Eosta won the award for its ‘Natural Branding’ concept, which the company has been using on organic produce since 2016.

The method is Eosta’s answer to planet-polluting plastic, a contact-free, organic approach to marking fruit and vegetables using a laser.

“The contact-free method has been approved by organic certifiers, while no additional agents are used,” the company states. “The process does not influence taste or shelf-life. As a bonus, the energy needed for applying a laser mark is less than 1 per cent of the energy needed for a sticker.”

The method has already enabled the company to save 6.3m plastic packaging units, with major retailers in Sweden, Germany and the Netherlands embracing the technique.

Paul Hendriks, Eosta's packaging innovation manager, commented: "As I always remind people, the most sustainable way to pack is not to pack. Natural Branding makes this possible. Green consumers are delighted, because research shows again and again that they disapprove of oil-based plastic packaging."

Together with its retail partner ICA in Sweden, Eosta started applying Natural Branding on organic avocados and sweet potatoes in December 2016. Many supermarket chains followed suit, including Rewe, Netto and Edeka in Germany, Spar in Austria and Hoogvliet and Albert Heijn in the Netherlands.

Just last week, Dutch supermarket chain Jumbo joined the party, announcing that it would apply the technique on its courgettes, ginger and pumpkins.

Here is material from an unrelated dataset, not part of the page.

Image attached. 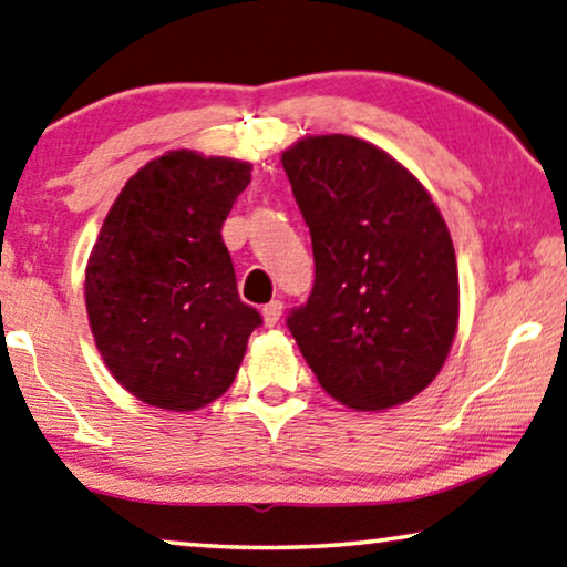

Since EU law stipulates that organic products must be readily distinguishable from non-organic products, packaging has been a convenient, if incongruous, way to go. Eosta has therefore been working on developing sustainable packaging alternatives for a number of years, moving from bioplastics and compostable stickers to sugarcane cartons, cellulose netting and Natural Branding.

Natural Branding is currently being applied to Eosta's avocados, courgettes, ginger, coconuts, cucumbers, mangoes, pumpkins and sweet potatoes. However, sustainability manager Michaël Wilde revealed that the concept's success had spurred the company to look at its entire product range.

"Everything's been coming to a head over the last few months, with protests about excessive packaging in supermarkets and the arrival of plastic-free aisles," he said. "Companies now need to show consumers that change is possible and that they are working on solutions."

Eosta’s Natural Branding concept won out over fellow nominees Earthpouch (from UK’s B&G Products) and Multibag (from retailer Coop Switzerland).